• Holland Greene posted an update 2 months, 1 week ago

    After catering countless weddings we finally figured out several "tricks" to really make the fountain chocolate flow smoothly and appearance great. These work whether you are using a home type chocolate fountain or perhaps a larger commercial fountain within a catering event.

    First thing you should do is possess the right type of chocolate. Although within a pinch it’s said you need to use chocolate chips, they really do not work the very best. Chocolate that’s designed for fountains will have a lower melt temperature and definately will flow smoothly. In the pinch, I suggest using the chocolate "almond bark" you find for the most part food markets within the baking section. To make use of such a chocolate you should put in a bit more oil than usual, however it will work nicely as well as the flavor is pretty good.

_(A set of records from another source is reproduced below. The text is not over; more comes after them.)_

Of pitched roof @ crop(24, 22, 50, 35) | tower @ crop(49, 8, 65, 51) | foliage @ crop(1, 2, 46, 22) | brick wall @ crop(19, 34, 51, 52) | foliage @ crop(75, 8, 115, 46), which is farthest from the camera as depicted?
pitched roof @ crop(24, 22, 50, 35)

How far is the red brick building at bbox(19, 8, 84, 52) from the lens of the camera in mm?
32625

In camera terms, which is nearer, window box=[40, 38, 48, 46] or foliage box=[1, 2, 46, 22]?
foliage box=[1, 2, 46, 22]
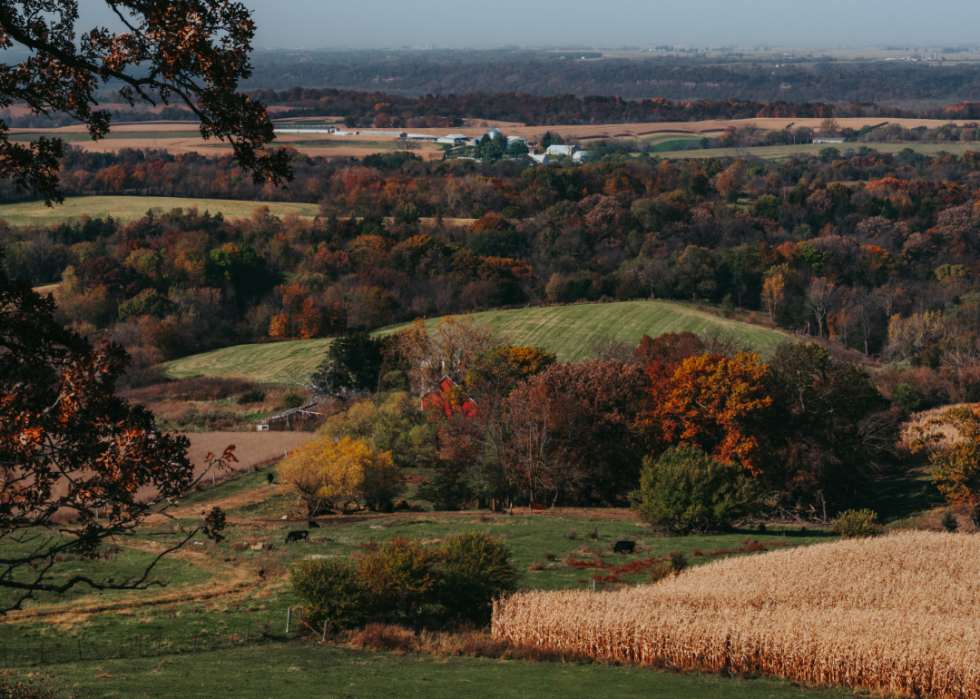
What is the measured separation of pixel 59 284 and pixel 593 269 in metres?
71.4

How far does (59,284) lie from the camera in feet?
391

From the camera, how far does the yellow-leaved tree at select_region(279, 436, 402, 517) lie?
52.8 m

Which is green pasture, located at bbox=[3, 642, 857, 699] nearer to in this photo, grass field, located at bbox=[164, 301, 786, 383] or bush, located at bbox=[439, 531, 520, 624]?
bush, located at bbox=[439, 531, 520, 624]

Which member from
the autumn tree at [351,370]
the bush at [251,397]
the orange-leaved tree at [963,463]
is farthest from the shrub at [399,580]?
the bush at [251,397]

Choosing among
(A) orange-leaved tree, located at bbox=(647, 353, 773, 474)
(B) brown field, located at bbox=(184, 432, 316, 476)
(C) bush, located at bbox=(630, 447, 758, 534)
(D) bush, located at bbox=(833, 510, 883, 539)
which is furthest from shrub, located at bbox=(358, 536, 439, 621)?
(B) brown field, located at bbox=(184, 432, 316, 476)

    Second, how you melt the chocolate is very important therefore it won’t burn. We begin the melting process with the microwave at 50% power approximately 2 minutes. Stop and stir. Repeat for the next 2 minutes. We rarely increase than 50% power. It’s just a lot of for your chocolate. Also, sweet has a tendency to burn easier than milk or dark. The chocolate must be completely melted with no lumps before adding it towards the machine. Next, a tiny little bit of oil (approx ? cup) is added following the melting process.

    Third, work with a paper towel to apply oil to all the tiers and bowl in the fountain. Just helps with the viscosity with the chocolate flowing on the sides in the machine. Mix the chocolate/oil mixture thoroughly then pour your entire container into the preheated fountain (fountain has to be pre-heated!). Turn the device on and allow it flow for approx. 2 minutes.

    Finally, turn the auger off for around one minute, allowing the melted chocolate to in the machine and "burp" out any air. This one trick could make a significant difference! If someone burp doesn’t get it done, burp again. It may also help to make certain your machine’s "feet" are level. You may need to adjust a number of feet to find the flow perfectly once you have done each of the above steps.

    It almost is obvious that you can buy quality fountain. We’ve tried some of the retail "home" models, after a few events, the motors would plain quit or auger pins would break. They are made for occasional (like one per year) use, not for caterers! Perhaps the lower-priced professional models are good for starters, since they are suitable for heavier use. If you’re by using a machine frequently, stainless steel is the best option.